• Press Release

Investigation Needed After Latest Attack on Women Protesters in Egypt

June 11, 2012

Attack Part of Troubling Pattern of Sexual Harassment

Contact: Suzanne Trimel, [email protected], 212-633-4150, @strimel

(New York) — Amnesty International today urged Egyptian authorities to immediately launch an investigation into reports of sexual harassment and assaults against women protesters during a demonstration in Cairo last week.

A group of activists calling for an end to sexual harassment of women protesters were reportedly groped and punched by a mob of men as they marched across Tahrir Square on Friday.

"There were hands groping us and stealing our belongings from our bags and pockets. It was chaos, we couldn't tell who was with us and who was against us," said Lobna Darwish, one of the organizers of the protest and a member of Mosireen ("Determined"), an Egyptian collective of filmmakers and citizen journalists.

The assault comes amid increasing reports of sexual harassment against women protesters in Egypt.

Activists told Amnesty International that a group of men tried to tear off the women protesters' clothes and steal their belongings. Both women and men supporters fought back but the attackers persisted.

The protest had started peacefully but became violent after several women were attacked, in spite of a circle that the men had formed around them to try and shield them.

"These women stood up to demand an end to sexual harassment," said Hassiba Hadj Sahraoui, Amnesty International's deputy director for the Middle East and North Africa. "What they got was intimidation and sexual assault. In last year's protests, Tahrir Square was a place where women stood on an equal footing with men to demand their freedom. Now it has become a place where women are singled out for sexual harassment."

Male supporters told Amnesty International they were also groped as they tried to help the women and they felt hands reaching into their pockets to steal their belongings during the scuffles.

The women were eventually able to run to safety or find refuge in nearby buildings until the situation stabilized.

The attack on the women protesters comes after reports of harassment and assault by large groups of men earlier in the week.

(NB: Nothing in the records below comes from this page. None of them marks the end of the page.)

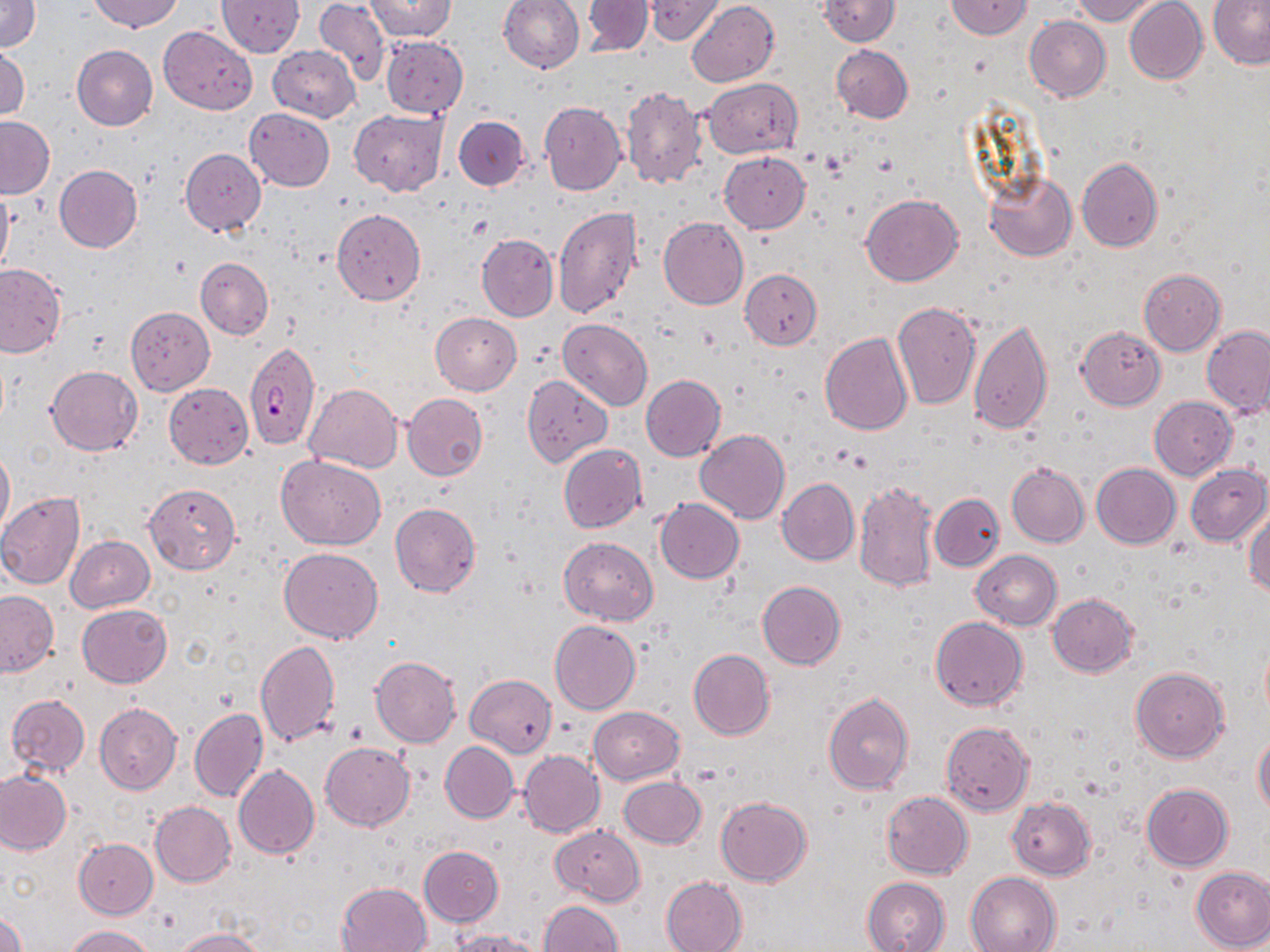
Summary:
  - Coordinate format: approximate bounding boxes as (x1,y1)-(x2,y2) corner pairs in pixels
  - Plasmodium falciparum-infected red blood cell locations: (244,341)-(319,452)
  - Uninfected red blood cell locations: (0,0)-(41,51), (90,0)-(183,33), (314,0)-(390,88), (365,0)-(456,41), (499,0)-(585,73), (583,0)-(655,56), (645,0)-(723,45), (817,0)-(900,46), (945,0)-(1032,38), (1071,0)-(1160,24), (1123,0)-(1208,85), (218,1)-(304,56), (688,1)-(779,88), (1208,2)-(1270,69), (1024,16)-(1111,102), (159,26)-(257,113), (381,36)-(469,117), (72,45)-(158,130), (268,45)-(359,123), (832,45)-(913,123), (1,46)-(29,121), (702,78)-(802,158), (620,85)-(706,190), (539,101)-(626,196), (244,108)-(335,191), (349,109)-(449,196), (0,116)-(53,198), (454,116)-(530,190), (179,149)-(265,236), (720,151)-(810,233), (1077,157)-(1162,252), (54,165)-(143,253), (984,172)-(1078,261), (1,186)-(13,281), (862,193)-(964,286), (552,205)-(643,319), (332,209)-(426,305), (658,217)-(748,310), (477,233)-(558,321), (196,258)-(274,339), (0,263)-(65,357), (741,269)-(822,349), (1138,269)-(1226,355), (892,301)-(981,410), (125,307)-(215,395), (423,308)-(509,472), (431,312)-(521,395), (558,318)-(653,411), (968,318)-(1053,436), (1201,324)-(1270,416), (1077,326)-(1165,409), (819,333)-(913,436), (46,365)-(142,455), (640,374)-(726,461), (522,376)-(612,465), (305,382)-(402,472), (164,383)-(253,469), (401,393)-(488,480), (1149,396)-(1238,480), (694,429)-(790,525), (559,443)-(646,534), (0,445)-(14,537), (278,456)-(384,550), (1007,462)-(1090,548), (1092,463)-(1180,549), (1185,464)-(1270,547), (778,477)-(859,566), (853,479)-(938,592), (145,482)-(241,575), (0,491)-(86,589), (931,493)-(1004,571), (655,498)-(744,583), (389,502)-(481,597), (1245,510)-(1270,598), (66,535)-(154,612), (558,537)-(658,625), (280,548)-(382,644), (971,550)-(1061,630), (758,581)-(846,669), (1,590)-(58,677), (1048,593)-(1139,677), (76,604)-(171,688), (931,616)-(1027,710), (549,620)-(641,715), (256,639)-(341,746), (689,649)-(775,740), (370,656)-(461,747), (1131,666)-(1229,763), (466,674)-(557,756), (823,692)-(913,794), (7,694)-(90,776), (96,703)-(181,795), (589,706)-(684,784), (188,707)-(267,802), (606,708)-(695,849), (941,721)-(1034,816), (1254,731)-(1270,819), (441,741)-(519,822), (320,742)-(415,831), (519,750)-(604,838), (233,765)-(319,861), (0,771)-(71,855), (619,776)-(706,848), (1142,783)-(1233,870), (881,791)-(973,879), (715,796)-(811,886), (1007,796)-(1096,879), (150,801)-(236,887), (549,824)-(646,906), (74,838)-(157,918), (419,845)-(504,927), (1191,867)-(1270,951), (965,871)-(1060,952), (661,875)-(747,952), (863,876)-(952,952), (337,881)-(432,951), (540,900)-(622,952), (0,908)-(25,952), (64,925)-(154,952), (171,928)-(266,951), (452,929)-(551,952)
  - Slide-level diagnosis: Plasmodium falciparum
  - Magnification: 1000x
  - Image size: 1270×952 pixels
  - Modality: light microscopy
  - Preparation: thin blood film
  - Stain: May-Grünwald-Giemsa
  - Field of view: single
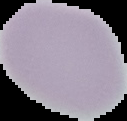

Summary:
  - Preparation: thin blood smear
  - Result: negative for Plasmodium parasites
  - Image type: cell region segmented out of the field of view; surrounding area masked to black
  - Image size: 127×121 pixels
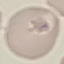
Summary:
  - Malaria status: uninfected
  - Capture: smartphone through the microscope eyepiece
  - Stain: Giemsa
  - Image type: automatically extracted cell patch, resized to 64 × 64 pixels
  - Preparation: thin blood film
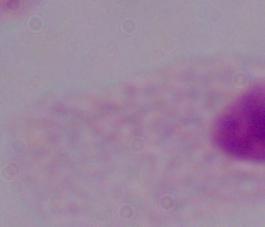
Summary:
  - Magnification: 1000x
  - Modality: photomicrograph
  - Identification: trichomonad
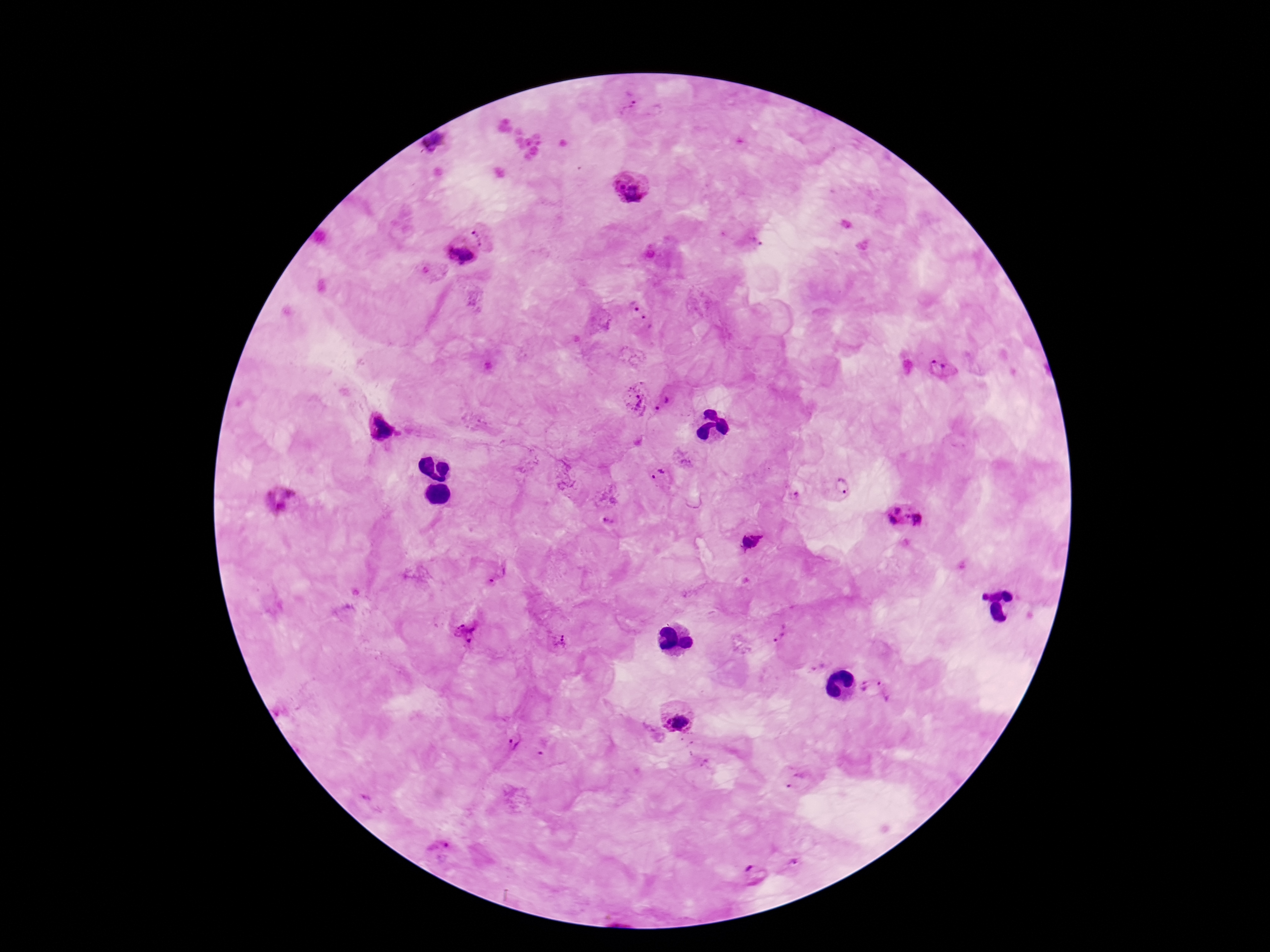
Approximate object centers, in pixels from the top-left corner.
Summary:
  - Plasmodium parasite locations: (x=626, y=106), (x=435, y=145), (x=630, y=185), (x=483, y=236), (x=755, y=241), (x=459, y=253), (x=632, y=305), (x=647, y=323), (x=944, y=369), (x=635, y=398), (x=670, y=406), (x=379, y=427), (x=683, y=460), (x=659, y=475), (x=841, y=484), (x=791, y=495), (x=280, y=500), (x=906, y=517), (x=609, y=519), (x=750, y=542), (x=498, y=573), (x=980, y=596), (x=465, y=632), (x=777, y=633), (x=561, y=640), (x=817, y=667), (x=865, y=685), (x=887, y=689), (x=677, y=716), (x=514, y=739), (x=544, y=746), (x=796, y=782), (x=374, y=800), (x=438, y=851), (x=793, y=861), (x=754, y=872)
  - Capture: smartphone camera through the microscope eyepiece
  - Magnification: 100x
  - Stain: Giemsa
  - Preparation: thick blood smear
  - Patient malaria status: positive
  - Field of view: single
  - Image size: 1270×952 pixels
Give the preparation type.
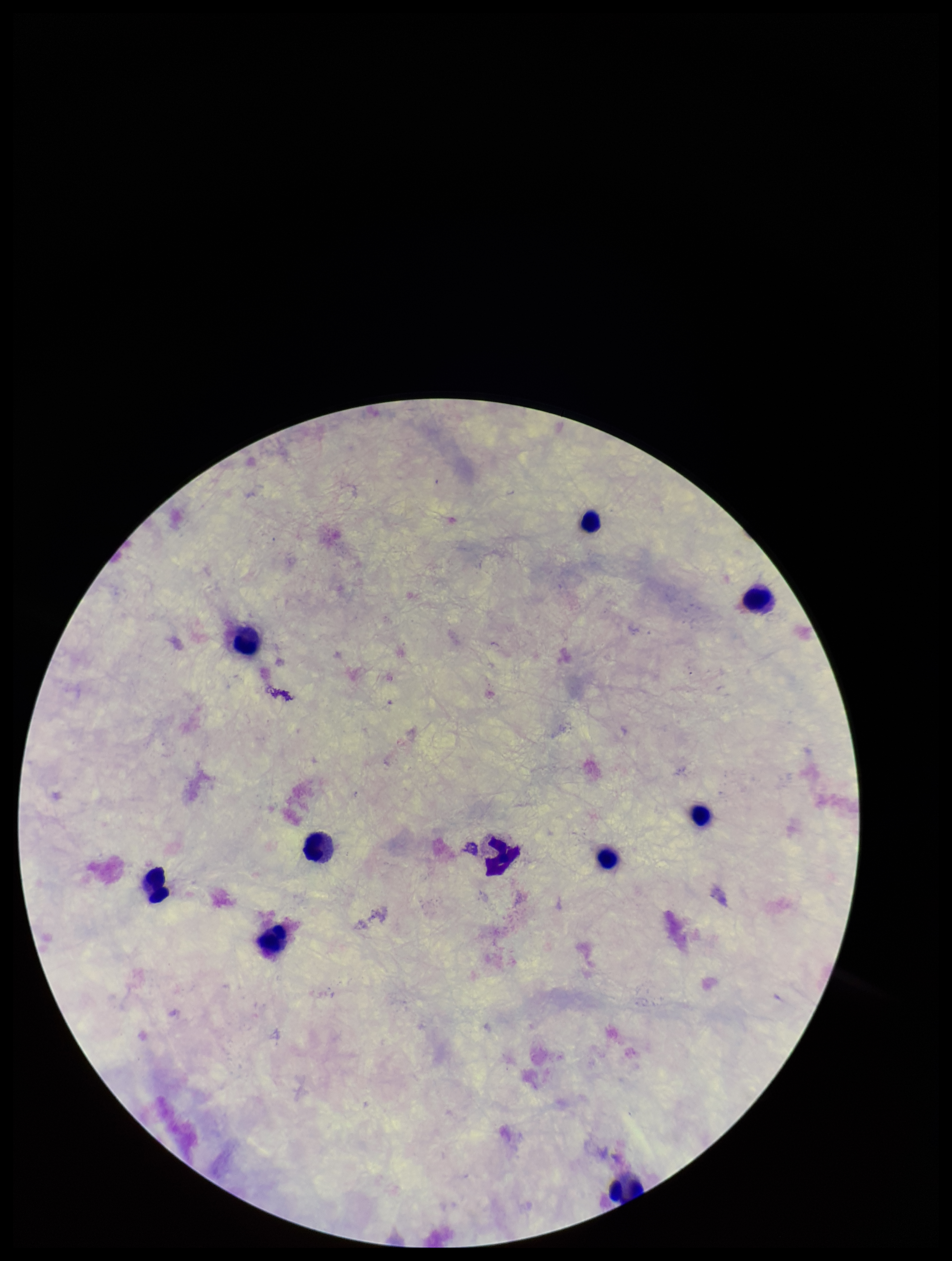

Thick.

Patient malaria status: negative. Plasmodium parasites: none identified. Image is 952×1261 pixels. Photographed through the microscope eyepiece with a smartphone camera. Parasite count: 0. Giemsa stain. One field from this slide. Leukocyte count: 9.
Classify this cell by malaria status.
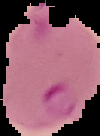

Nihal Saad Zaghloul told Amnesty International that she and three friends were attacked by a large group of men on June 2 in Tahrir Square as they joined a protest after the verdict in Hosni Mubarak's trial. She was pushed and groped and her headscarf pulled off before she was rescued by some men in the square.

Her two female friends were also attacked and groped by the men who also tried to tear their clothes off while a male friend was badly beaten as he tried to help them.

Women in Egypt have increasingly become the target of attacks from mobs of men from security forces, who have gone unpunished.

In December 2011, women protesters were beaten by soldiers who kicked them and dragged them through the streets. Armed forces took at least eight female protesters to a parliament building in central Cairo. They reportedly beat them with sticks and some were molested by soldiers or threatened with sexual assault.

Women who were arrested when armed forces forcibly dispersed a protest against military rule in May were reportedly beaten and sexually harassed.

Journalists have come under similar attacks. On February 11, 2011, CBS journalist Lara Logan was beaten and sexually assaulted by a mob of men in Tahrir Square. On November 24, 2011, France 3 reporter Caroline Sinz was assaulted in a street near Tahrir Square.

Using sexual harassment and assault against women protesters is a tactic that was frequently used under former president Hosni Mubarak.

In 2005, thugs were reportedly hired to attack women journalists taking part in a protest calling for the boycott of the referendum on constitutional reform.

Amnesty International is a Nobel Peace Prize-winning grassroots activist organization with more than 3 million supporters, activists and volunteers in more than 150 countries campaigning for human rights worldwide. The organization investigates and exposes abuses, educates and mobilizes the public, and works to protect people wherever justice, freedom, truth and dignity are denied.